Il ne faut pas négliger les coutumes de l’adoration ; affirmons l’existence de Dieu, rendons notre âme familière avec la foi.

Il y a un paradis, un enfer et une résurrection et nous ne pouvons échapper au bien et au mal ; celui qui ne croit pas à un jour de rétribution, ne le tiens pas pour un croyant ni pour un sage.

Le quatrième jour, lorsque, assis sur le trône d’ivoire, il mit sur sa tête cette couronne vénérée, il dit :

Je ne me suis jamais attaché aux trésors, mais je me suis attaché aux hommes ; je ne tiens pas à cette demeure passagère et je pense sans terreur et sans peine que je dois la quitter.

Car l’autre monde est éternel et celui-ci n’est qu’un passage ; abstiens-toi donc de l’avidité et ne te fais pas de soucis.

Le cinquième jour, il dit :

La peine que j’imposerais à d’autres pour m’agrandir m’ôterait mon plaisir.

Faisons des efforts pour obtenir le gai paradis ; heureux quiconque n’a répandu que la semence du bien !

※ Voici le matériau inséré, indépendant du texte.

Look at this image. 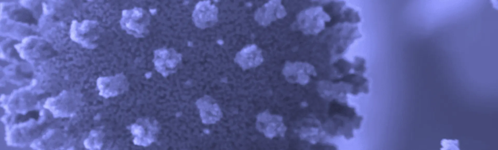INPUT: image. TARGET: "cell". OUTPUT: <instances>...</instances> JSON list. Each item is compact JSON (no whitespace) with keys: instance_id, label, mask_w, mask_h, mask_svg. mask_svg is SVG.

Le sixième jour, il dit à ses sujets :

À Dieu ne plaise que nous n’essuyions jamais une défaite.

Nous garantirons l’armée contre l’ennemi, nous la rendrons formidable aux malveillants.

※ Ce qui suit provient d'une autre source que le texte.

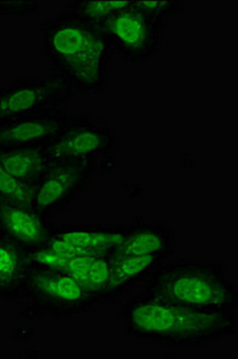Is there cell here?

Le septième jour, il prit sa place et dit :

Ô grands pleins d’intelligence, vigilants et expérimentés !

Puisque le contact avec des hommes vils nous avilit, associons-nous avec les sages.

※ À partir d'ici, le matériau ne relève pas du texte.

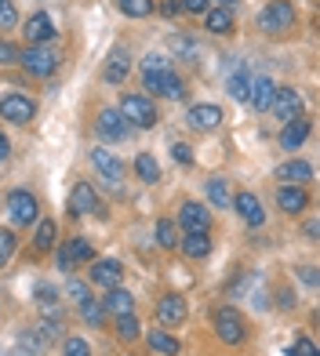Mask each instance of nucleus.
Returning <instances> with one entry per match:
<instances>
[{
    "instance_id": "1",
    "label": "nucleus",
    "mask_w": 320,
    "mask_h": 356,
    "mask_svg": "<svg viewBox=\"0 0 320 356\" xmlns=\"http://www.w3.org/2000/svg\"><path fill=\"white\" fill-rule=\"evenodd\" d=\"M215 334L226 346H244L248 342V320L237 305H218L215 309Z\"/></svg>"
},
{
    "instance_id": "2",
    "label": "nucleus",
    "mask_w": 320,
    "mask_h": 356,
    "mask_svg": "<svg viewBox=\"0 0 320 356\" xmlns=\"http://www.w3.org/2000/svg\"><path fill=\"white\" fill-rule=\"evenodd\" d=\"M259 26H262V33H269V37L291 33V26H295V4H291V0H269L266 11L259 15Z\"/></svg>"
},
{
    "instance_id": "3",
    "label": "nucleus",
    "mask_w": 320,
    "mask_h": 356,
    "mask_svg": "<svg viewBox=\"0 0 320 356\" xmlns=\"http://www.w3.org/2000/svg\"><path fill=\"white\" fill-rule=\"evenodd\" d=\"M120 117L131 124V127H153L157 120H160V113H157V106L146 99V95H124L120 99Z\"/></svg>"
},
{
    "instance_id": "4",
    "label": "nucleus",
    "mask_w": 320,
    "mask_h": 356,
    "mask_svg": "<svg viewBox=\"0 0 320 356\" xmlns=\"http://www.w3.org/2000/svg\"><path fill=\"white\" fill-rule=\"evenodd\" d=\"M19 62L26 66L29 76H51V73L58 70V55H55L47 44H37V47L29 44L26 51H19Z\"/></svg>"
},
{
    "instance_id": "5",
    "label": "nucleus",
    "mask_w": 320,
    "mask_h": 356,
    "mask_svg": "<svg viewBox=\"0 0 320 356\" xmlns=\"http://www.w3.org/2000/svg\"><path fill=\"white\" fill-rule=\"evenodd\" d=\"M4 207H8V215H11L15 225H33L37 215H40L37 197H33L29 189H11V193H8V200H4Z\"/></svg>"
},
{
    "instance_id": "6",
    "label": "nucleus",
    "mask_w": 320,
    "mask_h": 356,
    "mask_svg": "<svg viewBox=\"0 0 320 356\" xmlns=\"http://www.w3.org/2000/svg\"><path fill=\"white\" fill-rule=\"evenodd\" d=\"M58 269L62 273H73L77 266H84V262H95V248H91V240H84V236H73V240H66V244L58 248Z\"/></svg>"
},
{
    "instance_id": "7",
    "label": "nucleus",
    "mask_w": 320,
    "mask_h": 356,
    "mask_svg": "<svg viewBox=\"0 0 320 356\" xmlns=\"http://www.w3.org/2000/svg\"><path fill=\"white\" fill-rule=\"evenodd\" d=\"M142 84H146V91L164 95V99H186V84H182V76L175 73V70H164V73H142Z\"/></svg>"
},
{
    "instance_id": "8",
    "label": "nucleus",
    "mask_w": 320,
    "mask_h": 356,
    "mask_svg": "<svg viewBox=\"0 0 320 356\" xmlns=\"http://www.w3.org/2000/svg\"><path fill=\"white\" fill-rule=\"evenodd\" d=\"M91 168L102 175L106 186L120 189V182H124V164H120V156H117L113 149H91Z\"/></svg>"
},
{
    "instance_id": "9",
    "label": "nucleus",
    "mask_w": 320,
    "mask_h": 356,
    "mask_svg": "<svg viewBox=\"0 0 320 356\" xmlns=\"http://www.w3.org/2000/svg\"><path fill=\"white\" fill-rule=\"evenodd\" d=\"M0 117L4 120H11V124H29L37 117V102L33 99H26V95H4V99H0Z\"/></svg>"
},
{
    "instance_id": "10",
    "label": "nucleus",
    "mask_w": 320,
    "mask_h": 356,
    "mask_svg": "<svg viewBox=\"0 0 320 356\" xmlns=\"http://www.w3.org/2000/svg\"><path fill=\"white\" fill-rule=\"evenodd\" d=\"M186 316H189V305H186V298L182 295H164L160 298V305H157V320H160V327L164 331H171V327H179V323H186Z\"/></svg>"
},
{
    "instance_id": "11",
    "label": "nucleus",
    "mask_w": 320,
    "mask_h": 356,
    "mask_svg": "<svg viewBox=\"0 0 320 356\" xmlns=\"http://www.w3.org/2000/svg\"><path fill=\"white\" fill-rule=\"evenodd\" d=\"M179 225L186 233H211V211L197 200H186L179 211Z\"/></svg>"
},
{
    "instance_id": "12",
    "label": "nucleus",
    "mask_w": 320,
    "mask_h": 356,
    "mask_svg": "<svg viewBox=\"0 0 320 356\" xmlns=\"http://www.w3.org/2000/svg\"><path fill=\"white\" fill-rule=\"evenodd\" d=\"M95 127H99V135L106 142H127V135H131V124H127L117 109H102L99 120H95Z\"/></svg>"
},
{
    "instance_id": "13",
    "label": "nucleus",
    "mask_w": 320,
    "mask_h": 356,
    "mask_svg": "<svg viewBox=\"0 0 320 356\" xmlns=\"http://www.w3.org/2000/svg\"><path fill=\"white\" fill-rule=\"evenodd\" d=\"M186 124L193 127V131H215V127L222 124V106H215V102H200V106H193L186 113Z\"/></svg>"
},
{
    "instance_id": "14",
    "label": "nucleus",
    "mask_w": 320,
    "mask_h": 356,
    "mask_svg": "<svg viewBox=\"0 0 320 356\" xmlns=\"http://www.w3.org/2000/svg\"><path fill=\"white\" fill-rule=\"evenodd\" d=\"M102 215V204H99V193L91 189V182H77L70 193V215Z\"/></svg>"
},
{
    "instance_id": "15",
    "label": "nucleus",
    "mask_w": 320,
    "mask_h": 356,
    "mask_svg": "<svg viewBox=\"0 0 320 356\" xmlns=\"http://www.w3.org/2000/svg\"><path fill=\"white\" fill-rule=\"evenodd\" d=\"M58 37V29H55V22H51V15L47 11H33L29 15V22H26V40L29 44H51Z\"/></svg>"
},
{
    "instance_id": "16",
    "label": "nucleus",
    "mask_w": 320,
    "mask_h": 356,
    "mask_svg": "<svg viewBox=\"0 0 320 356\" xmlns=\"http://www.w3.org/2000/svg\"><path fill=\"white\" fill-rule=\"evenodd\" d=\"M277 113V117L287 124V120H295V117H302V95L295 91V88H277V95H273V106H269Z\"/></svg>"
},
{
    "instance_id": "17",
    "label": "nucleus",
    "mask_w": 320,
    "mask_h": 356,
    "mask_svg": "<svg viewBox=\"0 0 320 356\" xmlns=\"http://www.w3.org/2000/svg\"><path fill=\"white\" fill-rule=\"evenodd\" d=\"M124 280V266L117 258H99V262H91V284L99 287H120Z\"/></svg>"
},
{
    "instance_id": "18",
    "label": "nucleus",
    "mask_w": 320,
    "mask_h": 356,
    "mask_svg": "<svg viewBox=\"0 0 320 356\" xmlns=\"http://www.w3.org/2000/svg\"><path fill=\"white\" fill-rule=\"evenodd\" d=\"M230 207H237V215L244 218L251 229H259V225L266 222V207L259 204V197H255V193H237V200H233Z\"/></svg>"
},
{
    "instance_id": "19",
    "label": "nucleus",
    "mask_w": 320,
    "mask_h": 356,
    "mask_svg": "<svg viewBox=\"0 0 320 356\" xmlns=\"http://www.w3.org/2000/svg\"><path fill=\"white\" fill-rule=\"evenodd\" d=\"M273 178L280 186H306L310 178H313V168L306 164V160H287V164H280L273 171Z\"/></svg>"
},
{
    "instance_id": "20",
    "label": "nucleus",
    "mask_w": 320,
    "mask_h": 356,
    "mask_svg": "<svg viewBox=\"0 0 320 356\" xmlns=\"http://www.w3.org/2000/svg\"><path fill=\"white\" fill-rule=\"evenodd\" d=\"M277 204H280V211H284V215H302V211L310 207V193L302 189V186H280Z\"/></svg>"
},
{
    "instance_id": "21",
    "label": "nucleus",
    "mask_w": 320,
    "mask_h": 356,
    "mask_svg": "<svg viewBox=\"0 0 320 356\" xmlns=\"http://www.w3.org/2000/svg\"><path fill=\"white\" fill-rule=\"evenodd\" d=\"M131 73V51H127V47H113V51H109V58H106V80L109 84H120V80Z\"/></svg>"
},
{
    "instance_id": "22",
    "label": "nucleus",
    "mask_w": 320,
    "mask_h": 356,
    "mask_svg": "<svg viewBox=\"0 0 320 356\" xmlns=\"http://www.w3.org/2000/svg\"><path fill=\"white\" fill-rule=\"evenodd\" d=\"M310 120L306 117H295V120H287L284 124V131H280V149H298L302 142L310 138Z\"/></svg>"
},
{
    "instance_id": "23",
    "label": "nucleus",
    "mask_w": 320,
    "mask_h": 356,
    "mask_svg": "<svg viewBox=\"0 0 320 356\" xmlns=\"http://www.w3.org/2000/svg\"><path fill=\"white\" fill-rule=\"evenodd\" d=\"M273 95H277V84L269 76H259L248 91V102L255 106V113H266L269 106H273Z\"/></svg>"
},
{
    "instance_id": "24",
    "label": "nucleus",
    "mask_w": 320,
    "mask_h": 356,
    "mask_svg": "<svg viewBox=\"0 0 320 356\" xmlns=\"http://www.w3.org/2000/svg\"><path fill=\"white\" fill-rule=\"evenodd\" d=\"M204 26H207V33L226 37V33H233V11L230 8H207L204 11Z\"/></svg>"
},
{
    "instance_id": "25",
    "label": "nucleus",
    "mask_w": 320,
    "mask_h": 356,
    "mask_svg": "<svg viewBox=\"0 0 320 356\" xmlns=\"http://www.w3.org/2000/svg\"><path fill=\"white\" fill-rule=\"evenodd\" d=\"M102 309H106L109 316H127V313H135V298L127 295L124 287H109V295H106V302H102Z\"/></svg>"
},
{
    "instance_id": "26",
    "label": "nucleus",
    "mask_w": 320,
    "mask_h": 356,
    "mask_svg": "<svg viewBox=\"0 0 320 356\" xmlns=\"http://www.w3.org/2000/svg\"><path fill=\"white\" fill-rule=\"evenodd\" d=\"M146 342H150V349H153V353H160V356H179V353H182L179 338H175V334H168L164 327L150 331V334H146Z\"/></svg>"
},
{
    "instance_id": "27",
    "label": "nucleus",
    "mask_w": 320,
    "mask_h": 356,
    "mask_svg": "<svg viewBox=\"0 0 320 356\" xmlns=\"http://www.w3.org/2000/svg\"><path fill=\"white\" fill-rule=\"evenodd\" d=\"M182 254L186 258H207L211 254V236L207 233H186L182 236Z\"/></svg>"
},
{
    "instance_id": "28",
    "label": "nucleus",
    "mask_w": 320,
    "mask_h": 356,
    "mask_svg": "<svg viewBox=\"0 0 320 356\" xmlns=\"http://www.w3.org/2000/svg\"><path fill=\"white\" fill-rule=\"evenodd\" d=\"M135 175H138V182L157 186V182H160V164H157V156L138 153V156H135Z\"/></svg>"
},
{
    "instance_id": "29",
    "label": "nucleus",
    "mask_w": 320,
    "mask_h": 356,
    "mask_svg": "<svg viewBox=\"0 0 320 356\" xmlns=\"http://www.w3.org/2000/svg\"><path fill=\"white\" fill-rule=\"evenodd\" d=\"M157 244L164 248V251L179 248V222H175V218H160L157 222Z\"/></svg>"
},
{
    "instance_id": "30",
    "label": "nucleus",
    "mask_w": 320,
    "mask_h": 356,
    "mask_svg": "<svg viewBox=\"0 0 320 356\" xmlns=\"http://www.w3.org/2000/svg\"><path fill=\"white\" fill-rule=\"evenodd\" d=\"M207 200H211V207H230L233 204V193H230L226 178H207Z\"/></svg>"
},
{
    "instance_id": "31",
    "label": "nucleus",
    "mask_w": 320,
    "mask_h": 356,
    "mask_svg": "<svg viewBox=\"0 0 320 356\" xmlns=\"http://www.w3.org/2000/svg\"><path fill=\"white\" fill-rule=\"evenodd\" d=\"M62 323H66V316H40L33 323V331L44 338V342H58V338H62Z\"/></svg>"
},
{
    "instance_id": "32",
    "label": "nucleus",
    "mask_w": 320,
    "mask_h": 356,
    "mask_svg": "<svg viewBox=\"0 0 320 356\" xmlns=\"http://www.w3.org/2000/svg\"><path fill=\"white\" fill-rule=\"evenodd\" d=\"M55 236H58V229H55V222L51 218H44L40 225H37V236H33V251H51L55 248Z\"/></svg>"
},
{
    "instance_id": "33",
    "label": "nucleus",
    "mask_w": 320,
    "mask_h": 356,
    "mask_svg": "<svg viewBox=\"0 0 320 356\" xmlns=\"http://www.w3.org/2000/svg\"><path fill=\"white\" fill-rule=\"evenodd\" d=\"M117 8H120V15H127V19H150L153 15V0H117Z\"/></svg>"
},
{
    "instance_id": "34",
    "label": "nucleus",
    "mask_w": 320,
    "mask_h": 356,
    "mask_svg": "<svg viewBox=\"0 0 320 356\" xmlns=\"http://www.w3.org/2000/svg\"><path fill=\"white\" fill-rule=\"evenodd\" d=\"M80 316H84L91 327H102L106 323V309H102V302H95V298H80Z\"/></svg>"
},
{
    "instance_id": "35",
    "label": "nucleus",
    "mask_w": 320,
    "mask_h": 356,
    "mask_svg": "<svg viewBox=\"0 0 320 356\" xmlns=\"http://www.w3.org/2000/svg\"><path fill=\"white\" fill-rule=\"evenodd\" d=\"M142 331H138V316L127 313V316H117V338L120 342H135Z\"/></svg>"
},
{
    "instance_id": "36",
    "label": "nucleus",
    "mask_w": 320,
    "mask_h": 356,
    "mask_svg": "<svg viewBox=\"0 0 320 356\" xmlns=\"http://www.w3.org/2000/svg\"><path fill=\"white\" fill-rule=\"evenodd\" d=\"M248 91H251V80H248V73L244 70H237L233 76H230V95L237 102H248Z\"/></svg>"
},
{
    "instance_id": "37",
    "label": "nucleus",
    "mask_w": 320,
    "mask_h": 356,
    "mask_svg": "<svg viewBox=\"0 0 320 356\" xmlns=\"http://www.w3.org/2000/svg\"><path fill=\"white\" fill-rule=\"evenodd\" d=\"M15 244H19V240H15V233H11V229H0V266H8V262H11Z\"/></svg>"
},
{
    "instance_id": "38",
    "label": "nucleus",
    "mask_w": 320,
    "mask_h": 356,
    "mask_svg": "<svg viewBox=\"0 0 320 356\" xmlns=\"http://www.w3.org/2000/svg\"><path fill=\"white\" fill-rule=\"evenodd\" d=\"M19 346H22V349H26V353H33V356H40V353H44V346H47V342H44V338H40V334H37V331H26V334H22V338H19Z\"/></svg>"
},
{
    "instance_id": "39",
    "label": "nucleus",
    "mask_w": 320,
    "mask_h": 356,
    "mask_svg": "<svg viewBox=\"0 0 320 356\" xmlns=\"http://www.w3.org/2000/svg\"><path fill=\"white\" fill-rule=\"evenodd\" d=\"M62 356H91V349H88L84 338H66V342H62Z\"/></svg>"
},
{
    "instance_id": "40",
    "label": "nucleus",
    "mask_w": 320,
    "mask_h": 356,
    "mask_svg": "<svg viewBox=\"0 0 320 356\" xmlns=\"http://www.w3.org/2000/svg\"><path fill=\"white\" fill-rule=\"evenodd\" d=\"M164 70H171V62L164 55H146L142 58V73H164Z\"/></svg>"
},
{
    "instance_id": "41",
    "label": "nucleus",
    "mask_w": 320,
    "mask_h": 356,
    "mask_svg": "<svg viewBox=\"0 0 320 356\" xmlns=\"http://www.w3.org/2000/svg\"><path fill=\"white\" fill-rule=\"evenodd\" d=\"M15 22H19V11H15V0H0V26L11 29Z\"/></svg>"
},
{
    "instance_id": "42",
    "label": "nucleus",
    "mask_w": 320,
    "mask_h": 356,
    "mask_svg": "<svg viewBox=\"0 0 320 356\" xmlns=\"http://www.w3.org/2000/svg\"><path fill=\"white\" fill-rule=\"evenodd\" d=\"M171 156H175V164H186V168L193 164V149H189L186 142H175L171 145Z\"/></svg>"
},
{
    "instance_id": "43",
    "label": "nucleus",
    "mask_w": 320,
    "mask_h": 356,
    "mask_svg": "<svg viewBox=\"0 0 320 356\" xmlns=\"http://www.w3.org/2000/svg\"><path fill=\"white\" fill-rule=\"evenodd\" d=\"M33 298H37V305H47V302H58V291H55L51 284H40V287L33 291Z\"/></svg>"
},
{
    "instance_id": "44",
    "label": "nucleus",
    "mask_w": 320,
    "mask_h": 356,
    "mask_svg": "<svg viewBox=\"0 0 320 356\" xmlns=\"http://www.w3.org/2000/svg\"><path fill=\"white\" fill-rule=\"evenodd\" d=\"M11 62H19V47L0 40V66H11Z\"/></svg>"
},
{
    "instance_id": "45",
    "label": "nucleus",
    "mask_w": 320,
    "mask_h": 356,
    "mask_svg": "<svg viewBox=\"0 0 320 356\" xmlns=\"http://www.w3.org/2000/svg\"><path fill=\"white\" fill-rule=\"evenodd\" d=\"M295 356H317V346H313V338H306V334H302V338H295V349H291Z\"/></svg>"
},
{
    "instance_id": "46",
    "label": "nucleus",
    "mask_w": 320,
    "mask_h": 356,
    "mask_svg": "<svg viewBox=\"0 0 320 356\" xmlns=\"http://www.w3.org/2000/svg\"><path fill=\"white\" fill-rule=\"evenodd\" d=\"M171 47H175V51H179L182 58H193V55H197V47L189 44L186 37H175V40H171Z\"/></svg>"
},
{
    "instance_id": "47",
    "label": "nucleus",
    "mask_w": 320,
    "mask_h": 356,
    "mask_svg": "<svg viewBox=\"0 0 320 356\" xmlns=\"http://www.w3.org/2000/svg\"><path fill=\"white\" fill-rule=\"evenodd\" d=\"M182 4V11H193V15H204L207 11V4H211V0H179Z\"/></svg>"
},
{
    "instance_id": "48",
    "label": "nucleus",
    "mask_w": 320,
    "mask_h": 356,
    "mask_svg": "<svg viewBox=\"0 0 320 356\" xmlns=\"http://www.w3.org/2000/svg\"><path fill=\"white\" fill-rule=\"evenodd\" d=\"M66 291H70V298H77V302H80V298H88V284H80V280H73Z\"/></svg>"
},
{
    "instance_id": "49",
    "label": "nucleus",
    "mask_w": 320,
    "mask_h": 356,
    "mask_svg": "<svg viewBox=\"0 0 320 356\" xmlns=\"http://www.w3.org/2000/svg\"><path fill=\"white\" fill-rule=\"evenodd\" d=\"M160 11H164L168 19H175V15H182V4H179V0H164V8H160Z\"/></svg>"
},
{
    "instance_id": "50",
    "label": "nucleus",
    "mask_w": 320,
    "mask_h": 356,
    "mask_svg": "<svg viewBox=\"0 0 320 356\" xmlns=\"http://www.w3.org/2000/svg\"><path fill=\"white\" fill-rule=\"evenodd\" d=\"M8 156H11V142H8L4 135H0V164H4Z\"/></svg>"
},
{
    "instance_id": "51",
    "label": "nucleus",
    "mask_w": 320,
    "mask_h": 356,
    "mask_svg": "<svg viewBox=\"0 0 320 356\" xmlns=\"http://www.w3.org/2000/svg\"><path fill=\"white\" fill-rule=\"evenodd\" d=\"M302 280H306V284L313 287V284H317V269H313V266H306V269H302Z\"/></svg>"
},
{
    "instance_id": "52",
    "label": "nucleus",
    "mask_w": 320,
    "mask_h": 356,
    "mask_svg": "<svg viewBox=\"0 0 320 356\" xmlns=\"http://www.w3.org/2000/svg\"><path fill=\"white\" fill-rule=\"evenodd\" d=\"M233 4H237V0H218L215 8H230V11H233Z\"/></svg>"
}]
</instances>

Quiconque ne m’aide pas chaudement aura plus à souffrir sous moi que sous mon père ; mais quiconque obéit à mes ordres n’éprouvera ni soucis, ni chagrins, ni peines.

Le huitième jour, étant monté sur le trône, il fit appeler Djouanouï parmi ceux qui se trouvaient à la cour et lui dit :

Écris une lettre bienveillante et pleine de justice à tous les grands, à tous les hommes illustres, à toutes les provinces, disant :

Bahram est monté joyeusement sur le trône ; il est le maître de la générosité et de la droiture, il se tient loin de toute perversité ; il est glorieux et puissant, bienveillant et juste ; il ne parle que de Dieu, le juste, le saint.

Je favoriserai, dit-il, ceux qui m’obéiront, mais ce serait préparer la commission des fautes, si on enlevait le remède (la : punition).

Je me suis assis sur le trône de mon glorieux père en observant les coutumes de Thahmouras, le juste.

J’userai de droiture envers tous, même envers les plus pervers.

Je surpasserai en justice mes ancêtres, je serai votre guide dans la foi.

Je suis la religion de Zerdouscht, le prophète, je ne m’écarterai pas de la route de mes ancêtres ; ayons devant nos yeux la loi antique de Zerdouscht, suivons la voie du prophète véridique.

Chacun de vous est roi dans sa propriété, défenseur de ses limites, gardien de sa foi et maître de sa femme et de ses enfants.

Heureux l’homme intelligent et pur !

Je ne veux pas accumuler de l’or dans mon trésor, car les trésors laissent dans la peine le pauvre, si Dieu me donne vie et me préserve de l’influence des astres hostiles.

Lisez cette lettre joyeuse, qui vous assure à jamais la préservation de votre honneur et de vos biens.

Nos salutations à tous les rois, surtout à ceux dont la bienveillance forme la trame et la chaîne.

On posa le sceau sur les lettres ; Bahram choisit des messagers illustres et des Mobeds, des cavaliers à l’esprit éveillé et prudent, partirent avec les lettres.